What the exercise asks: In the part that begins with the line containing "Looking at rubble" and runs through the end of the entries, rename "rubble pile" to "heap of rubble" and write that part out again with nothing else changed.

==== Record set ====

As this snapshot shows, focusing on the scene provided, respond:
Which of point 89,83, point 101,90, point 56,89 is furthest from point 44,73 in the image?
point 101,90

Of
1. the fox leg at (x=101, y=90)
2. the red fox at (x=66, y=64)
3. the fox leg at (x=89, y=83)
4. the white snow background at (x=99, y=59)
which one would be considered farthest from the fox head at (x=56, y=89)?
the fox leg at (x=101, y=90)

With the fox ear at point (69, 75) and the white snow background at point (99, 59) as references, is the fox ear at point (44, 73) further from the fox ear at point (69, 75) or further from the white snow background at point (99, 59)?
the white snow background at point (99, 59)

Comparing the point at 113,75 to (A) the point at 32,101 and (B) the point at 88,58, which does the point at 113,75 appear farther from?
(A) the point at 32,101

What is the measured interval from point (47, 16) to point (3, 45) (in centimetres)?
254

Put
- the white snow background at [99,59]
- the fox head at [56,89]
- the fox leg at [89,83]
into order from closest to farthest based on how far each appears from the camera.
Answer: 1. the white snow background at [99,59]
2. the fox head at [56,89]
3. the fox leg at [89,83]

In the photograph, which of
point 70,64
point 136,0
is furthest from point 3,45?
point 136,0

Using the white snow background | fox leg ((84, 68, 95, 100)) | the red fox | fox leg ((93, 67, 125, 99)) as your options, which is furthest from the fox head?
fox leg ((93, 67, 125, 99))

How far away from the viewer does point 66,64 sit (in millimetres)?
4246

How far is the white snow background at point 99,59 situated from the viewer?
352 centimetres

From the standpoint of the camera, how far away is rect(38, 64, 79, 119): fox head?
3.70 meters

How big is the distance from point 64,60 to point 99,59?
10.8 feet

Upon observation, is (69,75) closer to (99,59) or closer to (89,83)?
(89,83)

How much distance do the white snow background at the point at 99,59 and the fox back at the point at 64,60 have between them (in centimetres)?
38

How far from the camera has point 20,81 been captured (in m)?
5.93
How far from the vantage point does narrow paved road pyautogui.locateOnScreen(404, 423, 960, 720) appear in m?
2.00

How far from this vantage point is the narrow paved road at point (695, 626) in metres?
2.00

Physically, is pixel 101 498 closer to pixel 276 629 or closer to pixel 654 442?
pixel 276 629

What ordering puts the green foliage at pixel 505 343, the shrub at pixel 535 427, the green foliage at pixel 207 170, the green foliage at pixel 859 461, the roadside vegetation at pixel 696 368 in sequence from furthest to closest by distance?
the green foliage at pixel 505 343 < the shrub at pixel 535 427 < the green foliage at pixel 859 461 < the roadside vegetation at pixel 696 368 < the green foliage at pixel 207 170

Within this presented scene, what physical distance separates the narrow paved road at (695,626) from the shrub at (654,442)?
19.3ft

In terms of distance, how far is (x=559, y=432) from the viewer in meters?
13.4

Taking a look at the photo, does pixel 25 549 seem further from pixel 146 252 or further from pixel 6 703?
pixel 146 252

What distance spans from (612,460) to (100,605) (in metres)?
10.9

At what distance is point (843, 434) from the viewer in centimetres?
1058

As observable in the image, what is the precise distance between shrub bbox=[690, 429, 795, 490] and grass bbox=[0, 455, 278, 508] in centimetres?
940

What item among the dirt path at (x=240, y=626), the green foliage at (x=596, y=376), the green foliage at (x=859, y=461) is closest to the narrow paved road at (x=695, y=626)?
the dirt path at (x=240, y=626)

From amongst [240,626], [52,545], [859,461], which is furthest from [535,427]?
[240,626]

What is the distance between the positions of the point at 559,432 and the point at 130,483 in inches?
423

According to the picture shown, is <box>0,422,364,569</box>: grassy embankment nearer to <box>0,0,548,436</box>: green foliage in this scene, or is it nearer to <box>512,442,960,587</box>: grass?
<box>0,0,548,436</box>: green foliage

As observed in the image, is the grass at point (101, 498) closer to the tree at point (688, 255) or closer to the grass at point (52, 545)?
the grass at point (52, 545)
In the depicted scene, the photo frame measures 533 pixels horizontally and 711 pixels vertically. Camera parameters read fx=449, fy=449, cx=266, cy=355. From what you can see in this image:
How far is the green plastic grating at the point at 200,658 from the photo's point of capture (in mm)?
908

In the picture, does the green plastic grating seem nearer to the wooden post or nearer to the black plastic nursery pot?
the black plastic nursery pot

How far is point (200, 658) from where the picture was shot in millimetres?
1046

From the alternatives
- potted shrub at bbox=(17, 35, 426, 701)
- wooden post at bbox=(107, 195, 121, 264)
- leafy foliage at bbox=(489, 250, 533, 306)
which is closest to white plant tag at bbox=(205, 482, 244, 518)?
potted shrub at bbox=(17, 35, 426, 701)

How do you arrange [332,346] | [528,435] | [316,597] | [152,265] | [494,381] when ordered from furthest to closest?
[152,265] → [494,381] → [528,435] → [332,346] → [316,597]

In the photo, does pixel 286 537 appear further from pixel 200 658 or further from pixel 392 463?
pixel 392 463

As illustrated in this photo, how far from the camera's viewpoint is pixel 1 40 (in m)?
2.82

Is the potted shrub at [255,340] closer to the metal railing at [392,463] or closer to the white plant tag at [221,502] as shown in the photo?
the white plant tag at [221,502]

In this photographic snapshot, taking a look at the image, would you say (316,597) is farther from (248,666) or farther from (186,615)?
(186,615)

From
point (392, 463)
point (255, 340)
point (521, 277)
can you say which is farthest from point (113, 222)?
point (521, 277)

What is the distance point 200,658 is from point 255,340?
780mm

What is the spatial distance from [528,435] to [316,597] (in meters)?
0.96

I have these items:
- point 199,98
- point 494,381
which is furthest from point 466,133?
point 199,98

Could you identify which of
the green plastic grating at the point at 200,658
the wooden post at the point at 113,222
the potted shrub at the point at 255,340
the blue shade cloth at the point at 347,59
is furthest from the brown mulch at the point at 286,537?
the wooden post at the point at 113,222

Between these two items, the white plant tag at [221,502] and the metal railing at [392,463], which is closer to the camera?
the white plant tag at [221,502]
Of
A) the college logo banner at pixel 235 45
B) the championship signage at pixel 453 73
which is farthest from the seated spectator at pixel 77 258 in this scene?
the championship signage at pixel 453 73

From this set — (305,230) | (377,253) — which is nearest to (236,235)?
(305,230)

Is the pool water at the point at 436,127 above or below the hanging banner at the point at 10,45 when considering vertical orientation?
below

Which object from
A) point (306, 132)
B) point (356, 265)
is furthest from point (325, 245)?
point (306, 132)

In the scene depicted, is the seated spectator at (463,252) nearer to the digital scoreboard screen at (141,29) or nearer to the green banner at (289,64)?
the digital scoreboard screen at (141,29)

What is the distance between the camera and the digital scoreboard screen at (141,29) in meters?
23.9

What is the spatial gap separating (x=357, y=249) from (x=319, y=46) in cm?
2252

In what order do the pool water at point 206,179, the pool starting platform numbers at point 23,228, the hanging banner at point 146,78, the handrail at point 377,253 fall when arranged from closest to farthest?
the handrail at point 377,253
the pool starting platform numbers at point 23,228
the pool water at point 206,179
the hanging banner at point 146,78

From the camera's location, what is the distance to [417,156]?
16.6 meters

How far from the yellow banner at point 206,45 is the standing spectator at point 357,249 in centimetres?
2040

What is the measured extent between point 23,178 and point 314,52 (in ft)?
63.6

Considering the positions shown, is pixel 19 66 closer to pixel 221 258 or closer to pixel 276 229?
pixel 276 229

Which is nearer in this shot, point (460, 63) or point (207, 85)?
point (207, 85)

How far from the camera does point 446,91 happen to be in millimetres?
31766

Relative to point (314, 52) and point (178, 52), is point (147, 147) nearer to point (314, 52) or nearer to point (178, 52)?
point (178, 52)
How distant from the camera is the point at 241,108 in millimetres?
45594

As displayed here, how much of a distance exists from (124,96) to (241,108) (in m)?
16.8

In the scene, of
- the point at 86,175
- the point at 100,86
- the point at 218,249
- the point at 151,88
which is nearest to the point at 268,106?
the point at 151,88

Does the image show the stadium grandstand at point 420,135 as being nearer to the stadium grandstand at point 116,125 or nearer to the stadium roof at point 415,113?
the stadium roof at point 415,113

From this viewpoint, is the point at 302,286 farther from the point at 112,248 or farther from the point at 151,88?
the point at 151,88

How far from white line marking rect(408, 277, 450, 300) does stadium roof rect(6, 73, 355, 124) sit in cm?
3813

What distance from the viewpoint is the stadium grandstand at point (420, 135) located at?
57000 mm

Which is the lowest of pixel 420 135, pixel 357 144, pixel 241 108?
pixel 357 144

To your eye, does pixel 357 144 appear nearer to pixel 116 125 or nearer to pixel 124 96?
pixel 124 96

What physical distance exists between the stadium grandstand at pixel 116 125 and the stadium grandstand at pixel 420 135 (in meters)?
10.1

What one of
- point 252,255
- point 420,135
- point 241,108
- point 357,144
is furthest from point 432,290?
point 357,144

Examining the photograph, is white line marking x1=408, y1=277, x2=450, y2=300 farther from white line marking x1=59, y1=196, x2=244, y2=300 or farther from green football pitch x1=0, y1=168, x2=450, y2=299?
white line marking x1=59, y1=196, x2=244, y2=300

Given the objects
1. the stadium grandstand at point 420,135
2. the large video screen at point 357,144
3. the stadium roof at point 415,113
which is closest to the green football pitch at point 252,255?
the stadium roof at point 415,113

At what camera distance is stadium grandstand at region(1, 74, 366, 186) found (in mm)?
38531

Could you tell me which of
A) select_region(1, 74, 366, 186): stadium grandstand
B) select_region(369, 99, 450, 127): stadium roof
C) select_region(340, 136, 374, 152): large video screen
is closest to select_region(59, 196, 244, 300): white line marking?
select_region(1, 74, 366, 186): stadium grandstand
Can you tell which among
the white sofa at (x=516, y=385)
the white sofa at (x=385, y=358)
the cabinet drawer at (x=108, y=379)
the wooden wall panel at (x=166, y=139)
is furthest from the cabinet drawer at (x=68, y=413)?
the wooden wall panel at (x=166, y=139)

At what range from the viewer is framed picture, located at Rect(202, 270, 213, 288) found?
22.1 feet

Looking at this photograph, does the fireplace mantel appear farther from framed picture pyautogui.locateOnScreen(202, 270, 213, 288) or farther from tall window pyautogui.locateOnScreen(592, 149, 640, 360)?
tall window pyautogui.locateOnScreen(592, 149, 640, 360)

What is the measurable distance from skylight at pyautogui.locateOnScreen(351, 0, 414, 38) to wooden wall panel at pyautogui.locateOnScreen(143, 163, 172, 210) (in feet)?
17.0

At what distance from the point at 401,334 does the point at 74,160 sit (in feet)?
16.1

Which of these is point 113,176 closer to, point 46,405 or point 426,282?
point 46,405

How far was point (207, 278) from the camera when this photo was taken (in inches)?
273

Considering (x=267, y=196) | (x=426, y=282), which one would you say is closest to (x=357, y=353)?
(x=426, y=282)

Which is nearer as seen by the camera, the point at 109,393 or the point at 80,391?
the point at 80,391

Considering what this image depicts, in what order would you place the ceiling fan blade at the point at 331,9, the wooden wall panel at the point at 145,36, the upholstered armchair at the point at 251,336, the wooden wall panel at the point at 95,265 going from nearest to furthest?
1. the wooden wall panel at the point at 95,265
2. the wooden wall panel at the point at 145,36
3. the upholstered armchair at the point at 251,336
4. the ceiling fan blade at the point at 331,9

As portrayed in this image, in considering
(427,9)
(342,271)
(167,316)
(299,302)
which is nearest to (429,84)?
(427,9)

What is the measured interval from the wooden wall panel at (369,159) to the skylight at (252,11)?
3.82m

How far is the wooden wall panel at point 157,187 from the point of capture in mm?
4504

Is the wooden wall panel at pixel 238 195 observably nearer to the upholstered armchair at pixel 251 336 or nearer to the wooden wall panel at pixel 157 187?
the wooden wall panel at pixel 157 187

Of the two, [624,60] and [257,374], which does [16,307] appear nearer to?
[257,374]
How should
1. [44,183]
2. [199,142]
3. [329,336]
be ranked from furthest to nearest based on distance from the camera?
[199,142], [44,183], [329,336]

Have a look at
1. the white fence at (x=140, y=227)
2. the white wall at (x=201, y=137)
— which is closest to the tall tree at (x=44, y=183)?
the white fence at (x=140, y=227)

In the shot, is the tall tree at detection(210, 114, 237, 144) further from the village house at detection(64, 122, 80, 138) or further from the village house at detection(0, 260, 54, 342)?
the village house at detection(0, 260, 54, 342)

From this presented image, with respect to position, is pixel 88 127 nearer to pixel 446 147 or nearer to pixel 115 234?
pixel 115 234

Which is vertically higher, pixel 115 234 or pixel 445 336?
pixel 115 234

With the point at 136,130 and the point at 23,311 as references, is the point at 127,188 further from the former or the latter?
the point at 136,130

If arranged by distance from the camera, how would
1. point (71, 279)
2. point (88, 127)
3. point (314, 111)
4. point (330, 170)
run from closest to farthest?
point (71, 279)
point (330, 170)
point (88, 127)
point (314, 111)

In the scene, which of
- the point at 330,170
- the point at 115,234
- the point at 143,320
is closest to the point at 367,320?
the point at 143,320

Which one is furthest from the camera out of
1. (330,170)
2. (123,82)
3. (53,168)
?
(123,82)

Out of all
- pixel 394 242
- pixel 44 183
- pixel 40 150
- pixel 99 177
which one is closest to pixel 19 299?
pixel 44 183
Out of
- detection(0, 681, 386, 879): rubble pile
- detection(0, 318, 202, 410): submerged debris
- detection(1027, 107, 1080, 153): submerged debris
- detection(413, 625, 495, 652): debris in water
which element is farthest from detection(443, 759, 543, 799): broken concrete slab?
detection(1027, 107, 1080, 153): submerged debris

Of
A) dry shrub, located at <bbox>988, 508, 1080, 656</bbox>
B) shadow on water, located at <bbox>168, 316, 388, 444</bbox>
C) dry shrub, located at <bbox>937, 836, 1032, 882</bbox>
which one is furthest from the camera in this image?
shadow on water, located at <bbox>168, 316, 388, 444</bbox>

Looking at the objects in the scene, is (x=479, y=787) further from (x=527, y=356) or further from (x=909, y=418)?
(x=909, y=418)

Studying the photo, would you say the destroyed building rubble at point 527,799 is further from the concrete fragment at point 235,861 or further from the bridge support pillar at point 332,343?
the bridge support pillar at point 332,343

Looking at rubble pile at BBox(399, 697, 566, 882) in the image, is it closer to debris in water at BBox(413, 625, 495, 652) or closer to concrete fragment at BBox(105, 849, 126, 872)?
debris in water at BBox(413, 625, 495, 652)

====

Exercise solution:
Looking at heap of rubble at BBox(399, 697, 566, 882) in the image, is it closer to debris in water at BBox(413, 625, 495, 652) or closer to concrete fragment at BBox(105, 849, 126, 872)?
debris in water at BBox(413, 625, 495, 652)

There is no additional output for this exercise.